The Youth Olympic Games 2010, slated to take place from 14 August 2010, was greeted with initial fanfare. When the International Olympic Committee (IOC) announced Singapore as the host for the inaugural summer games on 21 February 2008, Singaporeans were generally excited at the prospect of hosting the who's who in sports. Fast forward 2 years, the YOG has failed to attract Singaporeans despite earnest attempts by the state to promote and advertise it. While MyQueenstown Team feels proud and supports Singapore's bid and attempt to host a major sporting event, we felt that the approach taken thus far has been disappointing.
Official Poster for YOG 2010
Before we explore the root of the problem by interviewing Queenstown residents, let us recap at the major issues concerning with Singapore's bid for YOG.
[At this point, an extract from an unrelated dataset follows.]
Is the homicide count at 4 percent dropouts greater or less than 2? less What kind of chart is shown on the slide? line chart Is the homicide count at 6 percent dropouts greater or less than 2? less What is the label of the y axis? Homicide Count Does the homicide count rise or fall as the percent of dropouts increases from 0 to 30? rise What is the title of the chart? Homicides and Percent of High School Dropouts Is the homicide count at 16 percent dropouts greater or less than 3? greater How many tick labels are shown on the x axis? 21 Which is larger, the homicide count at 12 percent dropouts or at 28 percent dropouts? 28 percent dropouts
Firstly, the Games Village was initially planned at National University of Singapore. This project was abandoned after rising construction costs amidst a global recession. The Games Village was relocated to the current Halls at Nanyang Technological University and caused inconvenience to the students there.
Secondly, the marketing of YOG has come under scrutiny too. On one hand, The mascots, Lyo and Merly, cannot be easily identifiable. On the other hand, some of the programmes organised by Community Centres and funded by the YOG sponsors, in conjuction with Games, has failed to attract many youths. An example will be "Let's Walk!" conducted by Queenstown Community Centre, which took place on 13th June 2010, were catered specifically to the elderly rather than youths.
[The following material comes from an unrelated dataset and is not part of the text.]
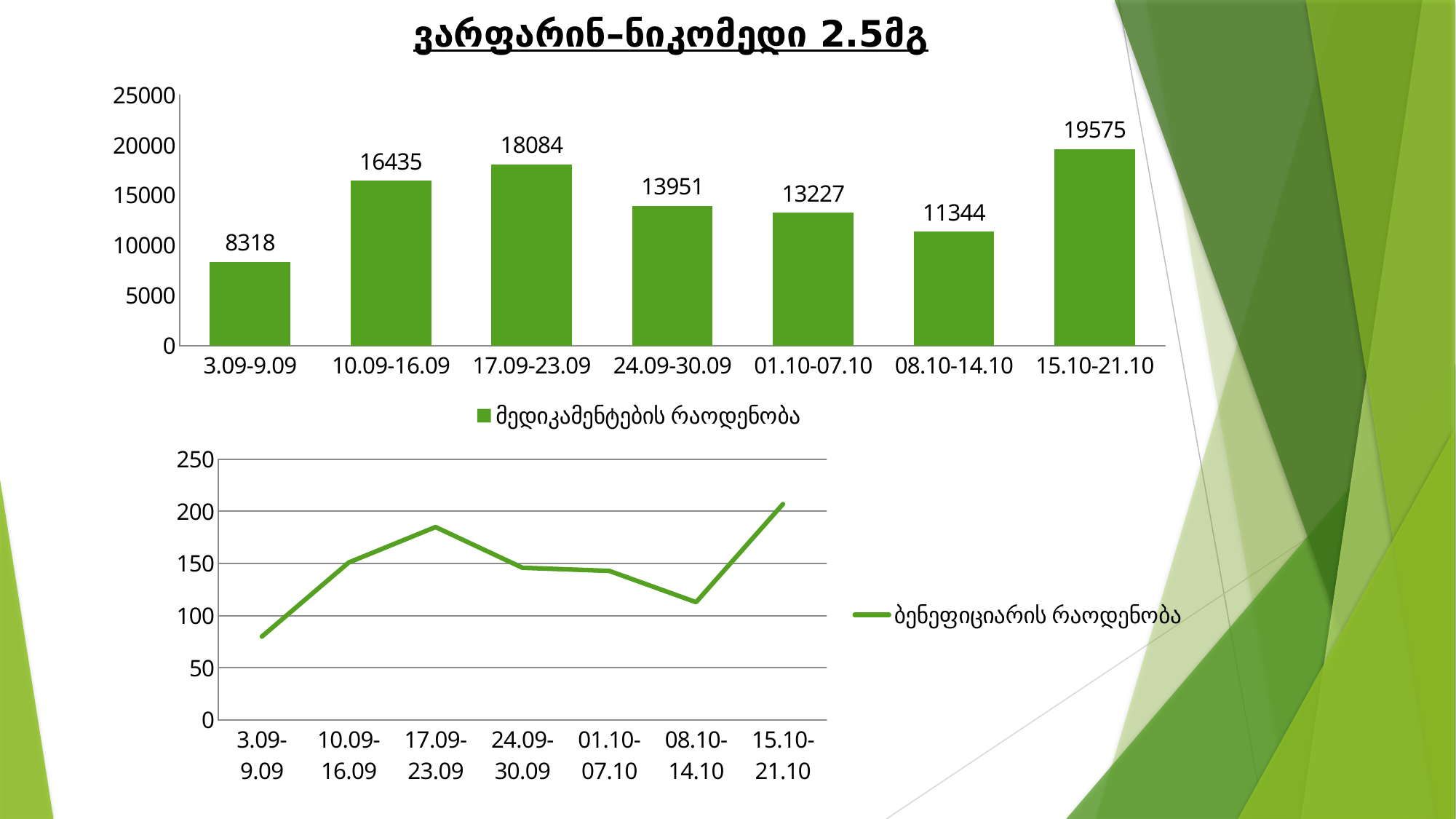
What is the title of the slide's chart? ვარფარინ-ნიკომედი 2.5მგ What kind of chart is the top chart on the slide? bar chart On the top bar chart, which period has the highest value? 15.10-21.10 On the bottom line chart, is the value for 3.09-9.09 greater or less than 100? less On the top bar chart, what is the value for 3.09-9.09? 8318 How many bars are there on the top bar chart? 7 On the top bar chart, which period has the lowest value? 3.09-9.09 On the bottom line chart, is the value for 17.09-23.09 greater or less than 150? greater What kind of chart is the bottom chart on the slide? line chart On the top bar chart, what is the value for 01.10-07.10? 13227 On the top bar chart, which is larger: the value for 24.09-30.09 or the value for 08.10-14.10? 24.09-30.09 On the top bar chart, what is the difference between the values for 17.09-23.09 and 10.09-16.09? 1649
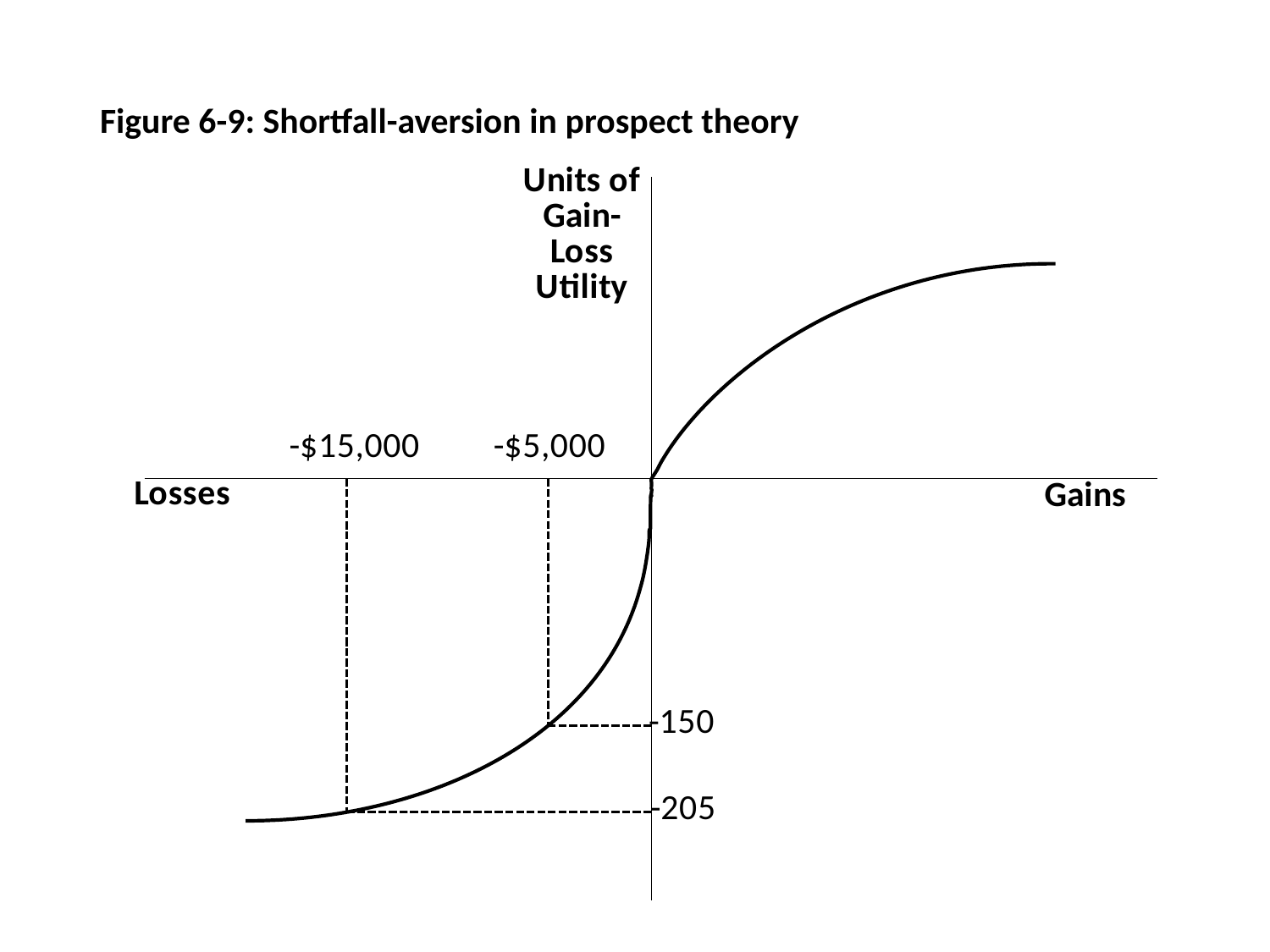
Which loss amount has the lower (more negative) gain-loss utility, -$5,000 or -$15,000? -$15,000 What is the gain-loss utility value marked for a loss of -$5,000? -150 What is the title of the figure? Figure 6-9: Shortfall-aversion in prospect theory Which of the two marked loss amounts has the lowest gain-loss utility? -$15,000 What is the gain-loss utility value marked for a loss of -$15,000? -205 How many loss amounts are marked with dashed lines on the horizontal axis? 2 What kind of chart is shown on the slide? Line chart What is the label of the vertical axis? Units of Gain-Loss Utility Which of the two marked loss amounts has the higher gain-loss utility? -$5,000 Does the curve rise or fall as you move from the Losses side to the Gains side? Rises What is the difference between the utility values marked for -$5,000 and -$15,000? 55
Thirdly, in order to facilitate convenience for the participants and officials, road users may be fined $130 for not "giving way" to YOG vehicles. This approach has ruffled feathers among Singaporeans.
Give Way Sign Along Singapore Roads
Despite these hiccups, we believe that the YOG will be carried out smoothly. Young sportsmen and tourists alike will be impressed by Singapore's efficiency and dedication. However, to a heartlander in Queenstown, YOG remains very much a private affair. This begs the question why Singaporeans, Queenstown residents in particular, remains skeptical and oblivious to the Games? Let us find out!
Mdm Yeo Siew Khim, a resident in Tanglin Halt, commented, "Although I'm supporting Singapore's bid for YOG, I'm not going to watch Singapore at the games because it is essentially foreigners representing us! It feels as if we are buying medals (which is against the sporting spirit."
Mdm Siew Khim
Qing Jing, a student at Bukit Merah Secondary School, shares a slightly different opinion. "I'm excited about YOG because it is happening right in my school with the promotional videos... We will be having trips to the YOG Opening Ceremony. However, I feel that more Singaporeans should be inside the YOG team instead of 'Chinese' naturalised Singaporeans. This will make us feel proud of the team."
Mdm Mizah, a housewife who lives in Tanglin, has heard about YOG on television programmes. She says, "I will watch some games but I think the media is not very effective in advertising and promoting the Games so that Singaporeans can identify with them. I am not very excited about it because they are so many foreigners in the Singapore team."
Mdm Mizah and her children
The spirit of Olympics requires "mutual understanding with a spirit of friendship, solidarity and fair play." The main sticking point about YOG isn't the infrastructure, marketing or the 'hard-sell' approach. The main problem lies in the commitment to nurture local talents to participate in these sporting events. While foreign-born naturalised Singaporeans have brought medals, competitive spirit and additional zest in our team, they may deprive a young Singaporean his (or her) dream of representing the nation in a major sporting event. Although Singapore should strive to achieve success at any sporting events such as the YOG, it should not be achieved at the expense of the spirit of Olympics. Winning isn't everything.